Ethnische Minderheiten, die rund ein Drittel der Bevölkerung Myanmars ausmachen, leben in Angst vor der Tatmadaw, die von Ermittlern der Vereinten Nationen wegen Völkermordes, einschließlich Massenvergewaltigungen und Hinrichtungen, angeklagt wurde. Solche Kampagnen wurden am bekanntesten gegen Rohingya-Muslime entfesselt, aber sie richteten sich auch gegen andere ethnische Gruppen wie die Karen, die Kachin und die Rakhine.

Als die 77. leichte Infanteriedivision im Bundesstaat Shan im Nordosten Myanmars kämpfte, sagte Kapitän Tun Myat Aung, er könne den Ekel von Menschen verschiedener ethnischer Gruppen spüren. Als Mitglied einer anderen ethnischen Minderheit, der Chin, verstand er ihre Angst vor der Bamar-Mehrheit.

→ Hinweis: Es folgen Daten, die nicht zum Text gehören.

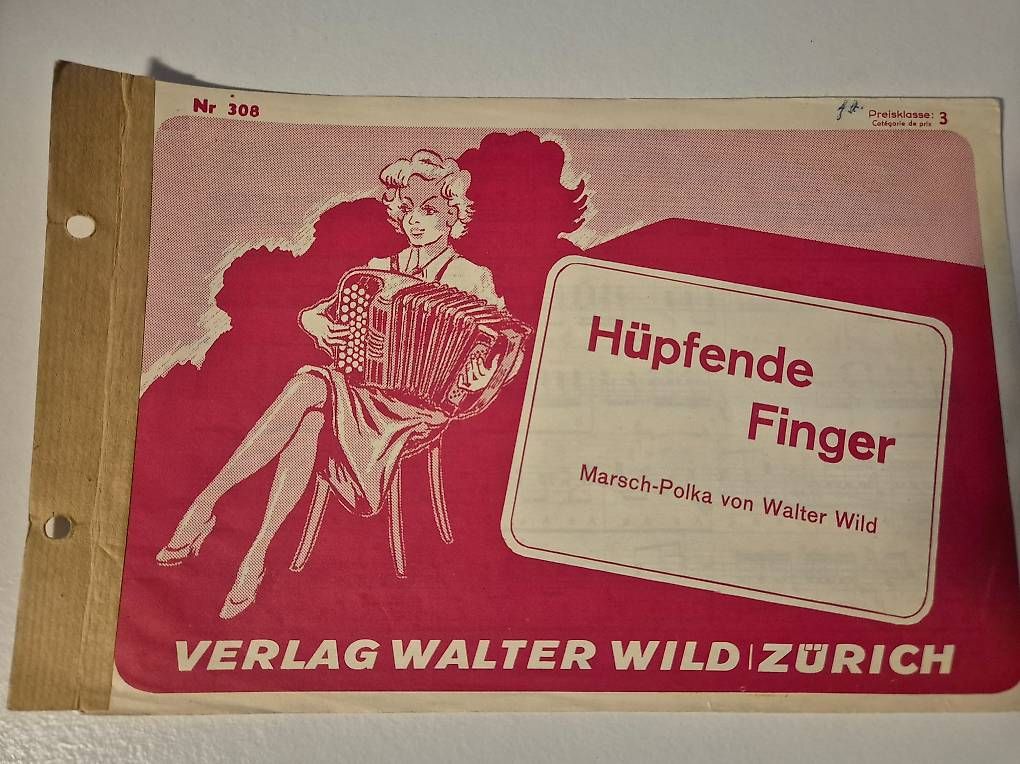 Strumenti musicali: Akkordeon Noten diatonisch – Usato da Rüegsauschachen venduto da miamabru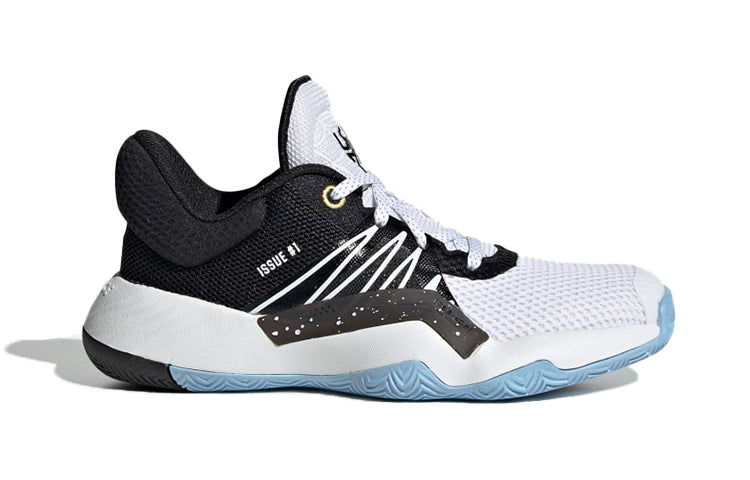 (PS) adidas D.O.N. Issue 1 Star War Lightsaber 'White Black Blue' EH2446
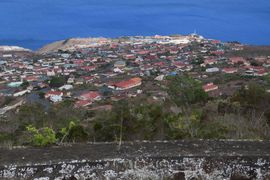 Wyspa Świętej Heleny 2020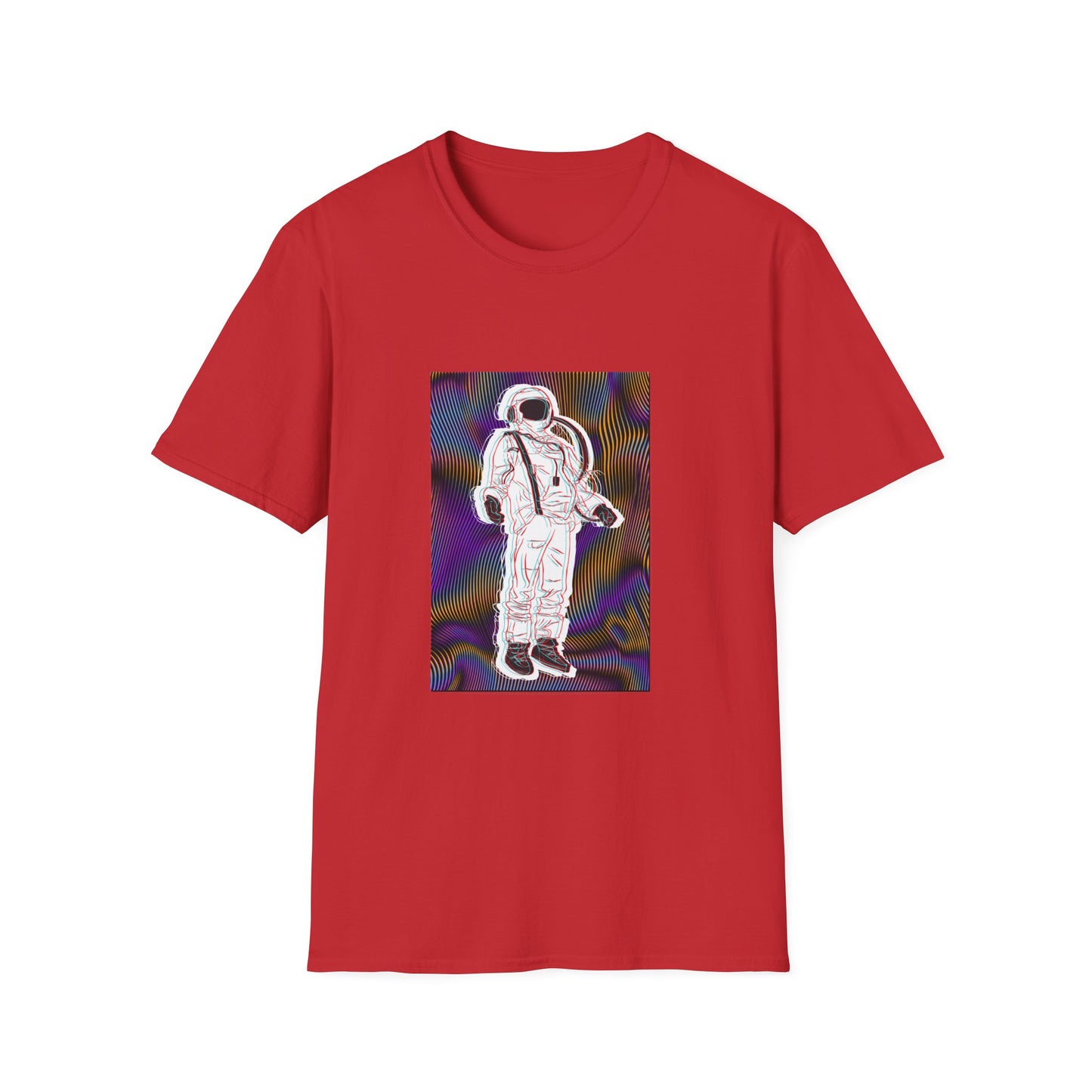 Astronaut T-Shirt - Unique Space Lover Tee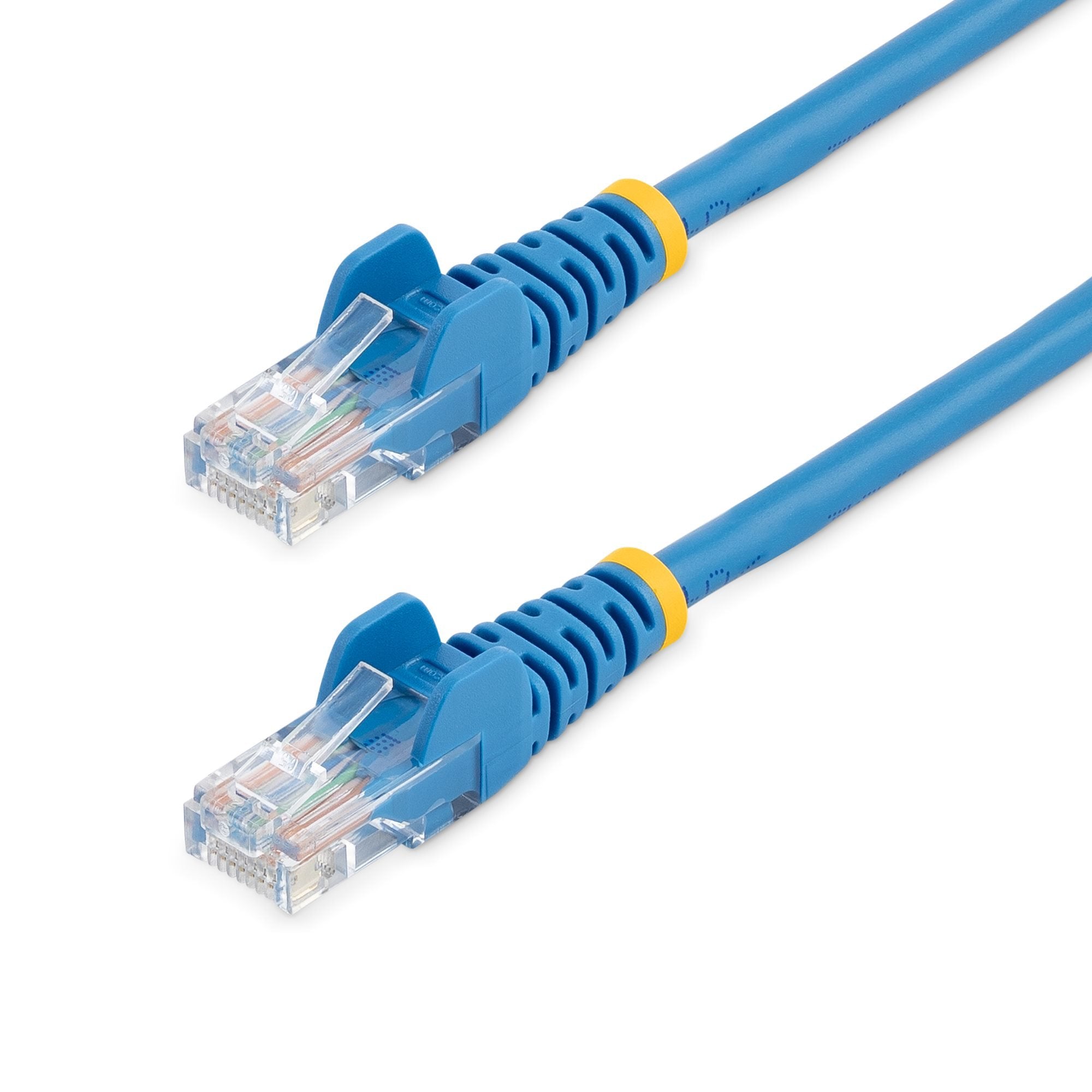 Cable De Red De 10m Azul Cat5e Cabl Ethernet Sin Enganche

Obwohl er sagt, er habe nur geschossen, um zu verwunden, nicht um zu töten, verbrachte Kapitän Tun Myat Aung acht Jahre an der Front. Er habe während dieser ganzen Zeit eine Beziehung zu nur einer Gruppe von Dorfbewohnern ethnischer Minderheiten aufgebaut, sagte er.

“Die Leute hassen Soldaten für das, was die Soldaten ihnen angetan haben”, sagte er.

Aber der Tatmadaw hat ihn auch gerettet. Seine Mutter starb, als er 10 Jahre alt war. Sein Vater trank. Er wurde in ein Internat für Schüler ethnischer Minderheiten geschickt, wo er sich auszeichnete. An der Defense Services Academy studierte er Physik und Englisch.

“Das Militär wurde meine Familie”, sagte er. “Ich war automatisch glücklich, als ich die Uniform meines Soldaten sah.”

Am 1. Februar kletterte Kapitän Tun Myat Aung im Morgengrauen von Yangon auf einen Militärlastwagen, der im Halbschlaf lag und seinen Helm aufschnallte. Er wusste nicht, was los war, bis ein Mitsoldat über einen Putsch flüsterte.

“In diesem Moment hatte ich das Gefühl, die Hoffnung für Myanmar verloren zu haben”, sagte er.

Tage später sah er, wie sein Major eine Schachtel mit Kugeln in der Hand hielt – echte, keine aus Gummi. Er weinte in dieser Nacht.

“Mir wurde klar”, sagte er, “dass die meisten Soldaten das Volk als Feind sehen.”